* _Records for the exercise_
┄┄┄┄┄┄┄┄┄┄┄┄┄┄┄┄┄┄┄┄

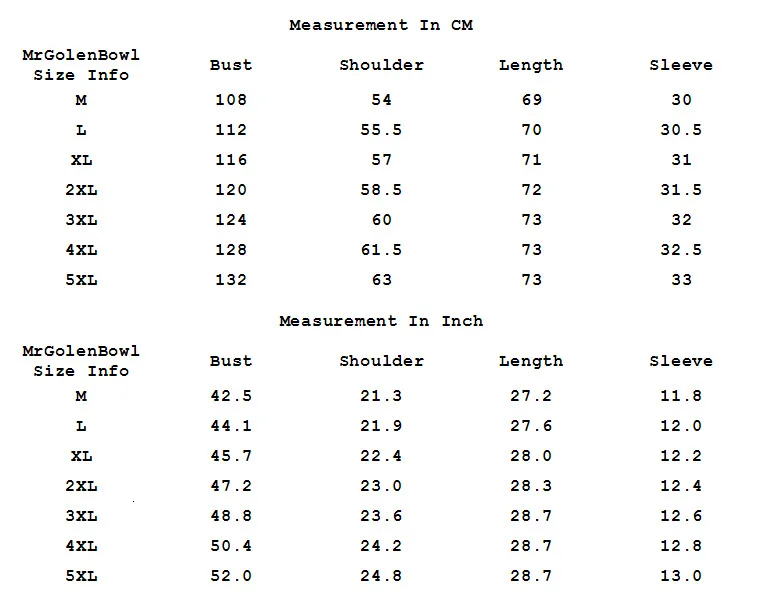 Measurement In CM

| MrGolenBowl Size Info | Bust | Shoulder | Length | Sleeve |
|---|---|---|---|---|
| M | 108 | 54 | 69 | 30 |
| L | 112 | 55.5 | 70 | 30.5 |
| XL | 116 | 57 | 71 | 31 |
| 2XL | 120 | 58.5 | 72 | 31.5 |
| 3XL | 124 | 60 | 73 | 32 |
| 4XL | 128 | 61.5 | 73 | 32.5 |
| 5XL | 132 | 63 | 73 | 33 |

Measurement In Inch

| MrGolenBowl Size Info | Bust | Shoulder | Length | Sleeve |
|---|---|---|---|---|
| M | 42.5 | 21.3 | 27.2 | 11.8 |
| L | 44.1 | 21.9 | 27.6 | 12.0 |
| XL | 45.7 | 22.4 | 28.0 | 12.2 |
| 2XL | 47.2 | 23.0 | 28.3 | 12.4 |
| 3XL | 48.8 | 23.6 | 28.7 | 12.6 |
| 4XL | 50.4 | 24.2 | 28.7 | 12.8 |
| 5XL | 52.0 | 24.8 | 28.7 | 13.0 |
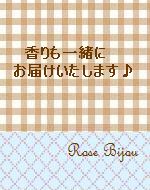 香りも一緒に
お届けいたします♪

Rose Bijou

┄┄┄┄┄┄┄┄┄┄┄┄┄┄┄┄┄┄┄┄

From the material above, retype precisely the lines between the line holding "73 | 32.5 |" and the line holding "28.0 | 12.2 |", inclusive, and nothing beyond them.

* _Exercise output_
| 4XL | 128 | 61.5 | 73 | 32.5 |
| 5XL | 132 | 63 | 73 | 33 |

Measurement In Inch

| MrGolenBowl Size Info | Bust | Shoulder | Length | Sleeve |
|---|---|---|---|---|
| M | 42.5 | 21.3 | 27.2 | 11.8 |
| L | 44.1 | 21.9 | 27.6 | 12.0 |
| XL | 45.7 | 22.4 | 28.0 | 12.2 |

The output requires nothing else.